» **Geselecteerd fragment**:
--

Alles voelt groot, ik zie ovale beige dingen in m’n kop, keer op keer op keer deinen ze zeurend voorbij. Een trance waar je niet diep voor hoeft te gaan, een depri malaise van radbrakerij finaal aan de oppervlakte. Soms fijn en wit, dan grijp ik het vast maar het laat zich niet aanklampen. Mijn handen zijn gummi en als ik kijk zie ik grote witte kantoor klauwen zonder bloed eelt of glorie van een ander. Niet klagen, ik heb nog trek, proef alles en ruik m’n dampende kooi alsof er 10 melaatsen onder m’n bed liggen. 

Als een acrobaat was ik de dans laks en zonder moeite ontsprongen, het kreeg me niet te pakken. Maar ineens, greep het me na een avond kabaal maken in de kelder genadeloos bij de kladden. Ik zei niks, draaide nog een plaat, ouwehoerde met de rest maar begon te fitteren als een doorgekeld kind. Oftewel, ‘te rillen als een onderkoeld kind’. Misschien nog een pilsie dan…

Een loeihete douche hielp geen zak, nachtrust, mocht ik die al kunnen vinden, evenmin. Bijna 40 graden koorts, gelukkig; de milde variant. Al drie dagen, de tijd was geen streep maar een bloedvlek. Moe als een hond, een zak vol zere lamlendige botten. M’n nieren waren likstenen door radioactieve koeientongen afgelebberd tot chemisch afval. De bedstee, m’n mand, m’n aula. 

Ik hoorde het dorp ontwaken, door keutelen en rusten. Het hunkerende volk bewoog over straat om diep in de nacht confuus en verzadigd terug te keren. Het leven raasde zelfs in Luttenberg in al z’n voorspelbare onverschilligheid door, op repeat als een mantra. Licht aan, licht uit. Mijn carrousel in een luchtbel vol helium, als klokslagen in mijn stolp met sleetse gordijnen.

--

» **Geëxtraheerde gegevens**:
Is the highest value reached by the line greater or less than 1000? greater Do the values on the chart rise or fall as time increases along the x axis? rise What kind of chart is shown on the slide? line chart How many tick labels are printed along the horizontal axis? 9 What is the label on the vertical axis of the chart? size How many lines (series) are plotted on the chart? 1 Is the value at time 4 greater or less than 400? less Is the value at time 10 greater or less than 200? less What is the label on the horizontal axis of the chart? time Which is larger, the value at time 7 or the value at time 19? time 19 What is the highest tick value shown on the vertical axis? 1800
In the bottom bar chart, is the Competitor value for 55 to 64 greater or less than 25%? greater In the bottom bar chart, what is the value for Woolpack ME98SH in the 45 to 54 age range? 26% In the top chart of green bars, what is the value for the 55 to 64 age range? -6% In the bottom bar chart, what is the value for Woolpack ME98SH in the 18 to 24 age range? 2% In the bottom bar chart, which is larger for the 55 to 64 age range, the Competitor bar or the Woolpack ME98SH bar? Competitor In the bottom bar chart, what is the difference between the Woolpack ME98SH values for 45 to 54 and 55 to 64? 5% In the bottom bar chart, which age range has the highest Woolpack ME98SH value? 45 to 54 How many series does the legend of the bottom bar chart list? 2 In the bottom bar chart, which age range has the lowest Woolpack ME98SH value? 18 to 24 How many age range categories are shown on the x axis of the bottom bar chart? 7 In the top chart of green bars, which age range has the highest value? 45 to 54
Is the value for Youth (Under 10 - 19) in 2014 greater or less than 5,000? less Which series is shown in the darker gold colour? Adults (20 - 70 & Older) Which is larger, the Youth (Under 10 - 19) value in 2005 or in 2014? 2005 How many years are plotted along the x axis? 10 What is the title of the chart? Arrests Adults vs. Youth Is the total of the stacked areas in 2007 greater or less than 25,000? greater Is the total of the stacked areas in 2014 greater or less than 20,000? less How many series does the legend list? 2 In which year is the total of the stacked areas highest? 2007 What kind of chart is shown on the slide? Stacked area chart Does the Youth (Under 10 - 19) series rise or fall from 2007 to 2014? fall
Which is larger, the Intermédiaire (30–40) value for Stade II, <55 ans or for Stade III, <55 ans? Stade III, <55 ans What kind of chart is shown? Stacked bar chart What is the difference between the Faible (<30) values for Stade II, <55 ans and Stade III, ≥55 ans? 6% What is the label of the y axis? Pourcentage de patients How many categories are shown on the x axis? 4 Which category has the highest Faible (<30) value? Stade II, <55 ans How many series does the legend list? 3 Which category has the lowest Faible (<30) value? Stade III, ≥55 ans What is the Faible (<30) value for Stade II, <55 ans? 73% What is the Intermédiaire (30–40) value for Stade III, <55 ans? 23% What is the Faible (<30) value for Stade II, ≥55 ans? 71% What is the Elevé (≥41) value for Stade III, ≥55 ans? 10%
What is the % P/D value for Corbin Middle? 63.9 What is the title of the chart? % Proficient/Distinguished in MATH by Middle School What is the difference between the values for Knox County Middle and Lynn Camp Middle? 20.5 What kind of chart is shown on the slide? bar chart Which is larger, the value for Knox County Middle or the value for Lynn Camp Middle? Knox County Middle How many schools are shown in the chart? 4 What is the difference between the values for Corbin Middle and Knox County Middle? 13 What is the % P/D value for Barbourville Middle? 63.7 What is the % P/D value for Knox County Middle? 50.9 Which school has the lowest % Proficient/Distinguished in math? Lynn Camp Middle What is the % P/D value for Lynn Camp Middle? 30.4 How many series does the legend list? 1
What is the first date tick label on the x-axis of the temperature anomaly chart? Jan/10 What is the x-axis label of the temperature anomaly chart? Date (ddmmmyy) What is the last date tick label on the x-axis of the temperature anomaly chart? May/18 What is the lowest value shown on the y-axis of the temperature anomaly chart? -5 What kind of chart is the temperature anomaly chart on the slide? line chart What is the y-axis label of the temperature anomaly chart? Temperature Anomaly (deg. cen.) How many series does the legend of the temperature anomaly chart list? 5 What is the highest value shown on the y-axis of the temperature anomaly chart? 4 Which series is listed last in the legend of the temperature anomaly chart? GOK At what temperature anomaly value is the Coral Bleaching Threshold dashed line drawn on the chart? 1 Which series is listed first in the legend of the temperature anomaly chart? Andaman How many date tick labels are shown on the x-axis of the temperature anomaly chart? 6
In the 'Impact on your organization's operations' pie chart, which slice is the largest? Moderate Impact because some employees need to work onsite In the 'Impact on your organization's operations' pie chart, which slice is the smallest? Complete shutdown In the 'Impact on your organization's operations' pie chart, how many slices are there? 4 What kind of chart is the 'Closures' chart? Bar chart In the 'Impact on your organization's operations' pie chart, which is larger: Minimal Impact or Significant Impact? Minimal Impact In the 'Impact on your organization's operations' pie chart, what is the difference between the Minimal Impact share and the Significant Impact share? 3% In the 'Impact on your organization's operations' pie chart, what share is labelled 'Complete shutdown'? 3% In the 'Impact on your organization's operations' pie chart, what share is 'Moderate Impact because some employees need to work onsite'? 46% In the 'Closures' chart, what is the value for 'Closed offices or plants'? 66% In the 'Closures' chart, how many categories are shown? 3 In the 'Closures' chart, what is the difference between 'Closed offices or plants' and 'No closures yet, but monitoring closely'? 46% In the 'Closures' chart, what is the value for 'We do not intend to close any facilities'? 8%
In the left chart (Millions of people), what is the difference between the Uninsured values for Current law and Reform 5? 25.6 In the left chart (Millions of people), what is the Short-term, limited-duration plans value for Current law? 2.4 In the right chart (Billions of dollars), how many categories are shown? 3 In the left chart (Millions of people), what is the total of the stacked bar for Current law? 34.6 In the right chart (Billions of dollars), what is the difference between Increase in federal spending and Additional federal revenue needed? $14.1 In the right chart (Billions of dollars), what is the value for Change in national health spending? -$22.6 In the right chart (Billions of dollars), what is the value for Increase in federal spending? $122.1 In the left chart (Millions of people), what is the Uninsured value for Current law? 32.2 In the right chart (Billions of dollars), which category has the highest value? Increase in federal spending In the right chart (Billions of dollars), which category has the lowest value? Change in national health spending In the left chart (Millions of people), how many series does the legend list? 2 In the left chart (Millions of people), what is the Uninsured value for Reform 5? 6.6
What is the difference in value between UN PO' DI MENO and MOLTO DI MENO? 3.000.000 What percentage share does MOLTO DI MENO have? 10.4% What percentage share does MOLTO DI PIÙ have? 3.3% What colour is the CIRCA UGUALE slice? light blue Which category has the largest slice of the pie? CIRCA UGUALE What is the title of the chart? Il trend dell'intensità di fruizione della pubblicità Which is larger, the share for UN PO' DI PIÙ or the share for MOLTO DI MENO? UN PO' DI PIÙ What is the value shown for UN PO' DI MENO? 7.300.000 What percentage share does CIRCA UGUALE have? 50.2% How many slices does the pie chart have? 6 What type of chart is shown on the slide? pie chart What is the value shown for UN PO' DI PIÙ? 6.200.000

--

» **Opdrachten**:
1. Hoe hoog liep de koorts op volgens het fragment over de koorts?
2. Schrijf het fragment over de koorts verder vanaf de laatste zin.

» **Antwoorden**:
1. Bijna 40 graden.

2.
Gelukkig flakkerde er immer een warm licht, een constante waakvlam. Ze depte tranen van liefde met een doordrenkte bonten mantel en likte wonden als Lassie. ‘Engels bestaan!’ riep een halve gare, en gelijk had ie…

Verder moest ik niet janken, ik had gewoon koorts als een dolle. Ja, raas maar. 

Neil young schreef met hoge koorts op een dag drie magistrale liedjes, ‘Cowgirl in The Sand’, ‘Down By The River’ en ‘Cinnamon Girl’. Naast mijn bed staat een gitaar maar ik grijp naar paracetamol en ibuprofen. M’n kop is een bom, alsof er een baksteen in m’n voorhoofd ligt te smelten. De koppijn evolueert, van dominante zware knauw waar geen pijnstiller tegen opgewassen is tot een scherpe, schrapende scherf die lukraak spartelt. Ik ben geen mietje, geen jankert geen ziektewet klager. Nooit heb ik wat…. Leg je erbij neer, toe, laat los, focus. Linkerzij, rechterzij, op m’n rug, m’n pens, geen houding die me dragen wil. 

M’n punt van m’n tong proeft ijzer en in m’n slapen zitten sidderalen. Ik app dat het nog even duurt, ik ben laks als een mummie. De taks van verantwoorde hoeveelheid heb ik overschreden, al vier dagen. M’n lever stoomt. ‘Als het me godverdomme in de pokkel zit dan heeft het me niks te vertellen’, schreeuw ik inwendig. Niet drammen, door. Bijna alles is erger. Ik weet ook hoe ik het kreeg, in de zorg. Dankbaar werk, dreint me in de kop, dankbaar.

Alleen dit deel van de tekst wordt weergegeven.